***** PAGE TEXT *****

Lines and Colors art blog

Eye Candy for Today: Titian pen drawing

Trees Near a Pool of Water,
Trees Near a Pool of Water, Titian (Tiziano Vecellio)

Pen and brown ink, roughly 8×10″ (21x24cm).

Link is to zoomable version on Google Art Project; original is in the Harvard Art Museums, which also has a zoomable image — as well as a version here.

16th century Venetian Master Tiziano Vecellio, commonly known as Titian, gives us a tour-de-force pen study of foliage, reminiscent of Da Vinci’s studies of the natural forms of the world through which he moved.

Titian has artfully suggested the masses of leaves with gestural, directional notations, accented with hatching and contrasted with the more solid forms of the trunks and branches — also defined with directional hatching.

At the edges of the masses, the leaf forms are resolved with more definition. From these clues, our brains fill in the details.

***** RAW DATA *****

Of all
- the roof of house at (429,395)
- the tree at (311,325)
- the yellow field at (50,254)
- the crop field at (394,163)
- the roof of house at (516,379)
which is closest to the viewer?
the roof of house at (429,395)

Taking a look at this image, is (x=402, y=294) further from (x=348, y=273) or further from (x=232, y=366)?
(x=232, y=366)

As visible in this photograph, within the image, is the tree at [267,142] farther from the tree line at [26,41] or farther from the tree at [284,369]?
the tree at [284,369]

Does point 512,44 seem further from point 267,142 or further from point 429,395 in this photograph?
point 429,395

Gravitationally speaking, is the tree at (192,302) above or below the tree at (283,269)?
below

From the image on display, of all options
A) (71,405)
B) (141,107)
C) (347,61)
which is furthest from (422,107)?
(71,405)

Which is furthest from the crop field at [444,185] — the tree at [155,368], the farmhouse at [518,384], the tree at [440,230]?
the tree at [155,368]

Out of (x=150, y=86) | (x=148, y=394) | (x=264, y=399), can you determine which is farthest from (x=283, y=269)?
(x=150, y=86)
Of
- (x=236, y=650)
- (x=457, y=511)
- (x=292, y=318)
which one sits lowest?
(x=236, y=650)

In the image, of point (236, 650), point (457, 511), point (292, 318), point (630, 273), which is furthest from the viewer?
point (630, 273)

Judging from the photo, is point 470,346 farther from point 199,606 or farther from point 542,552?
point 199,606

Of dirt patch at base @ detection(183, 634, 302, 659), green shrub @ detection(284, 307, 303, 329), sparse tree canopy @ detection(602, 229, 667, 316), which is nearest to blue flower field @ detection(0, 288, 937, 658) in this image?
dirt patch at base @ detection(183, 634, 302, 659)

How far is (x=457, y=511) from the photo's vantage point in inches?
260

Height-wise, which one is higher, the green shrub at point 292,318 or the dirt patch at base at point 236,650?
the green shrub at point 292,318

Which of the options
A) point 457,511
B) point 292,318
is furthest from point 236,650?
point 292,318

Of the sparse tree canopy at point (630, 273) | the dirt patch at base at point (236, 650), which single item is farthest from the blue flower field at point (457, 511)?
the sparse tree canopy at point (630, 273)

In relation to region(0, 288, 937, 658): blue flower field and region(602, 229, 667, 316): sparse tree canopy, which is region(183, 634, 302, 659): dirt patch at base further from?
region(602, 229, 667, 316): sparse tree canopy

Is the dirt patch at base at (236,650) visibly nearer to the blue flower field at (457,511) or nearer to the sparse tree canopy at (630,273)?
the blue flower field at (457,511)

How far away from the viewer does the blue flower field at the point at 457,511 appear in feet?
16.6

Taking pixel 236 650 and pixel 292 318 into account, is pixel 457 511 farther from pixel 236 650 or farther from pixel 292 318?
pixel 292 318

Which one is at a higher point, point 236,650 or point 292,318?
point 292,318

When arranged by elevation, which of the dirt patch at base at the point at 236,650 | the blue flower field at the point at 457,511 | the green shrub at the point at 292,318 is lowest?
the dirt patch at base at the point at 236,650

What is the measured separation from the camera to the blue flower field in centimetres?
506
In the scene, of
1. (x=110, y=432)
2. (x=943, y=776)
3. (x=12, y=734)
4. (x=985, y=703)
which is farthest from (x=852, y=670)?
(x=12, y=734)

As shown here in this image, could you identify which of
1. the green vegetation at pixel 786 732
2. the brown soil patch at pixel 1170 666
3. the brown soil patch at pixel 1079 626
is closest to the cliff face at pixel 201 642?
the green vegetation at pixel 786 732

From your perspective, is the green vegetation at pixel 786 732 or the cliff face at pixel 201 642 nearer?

*****

> JOBS
1/ According to the blog post, where is the original of Titian's drawing held?
2/ Reproduce the passage of the blog post between "Pen and brown" and "a version here.", inclusive.
The rows play no part in this work.

> RESPONSES FOR EACH TASK
1/ The Harvard Art Museums.

2/
Pen and brown ink, roughly 8×10″ (21x24cm).

Link is to zoomable version on Google Art Project; original is in the Harvard Art Museums, which also has a zoomable image — as well as a version here.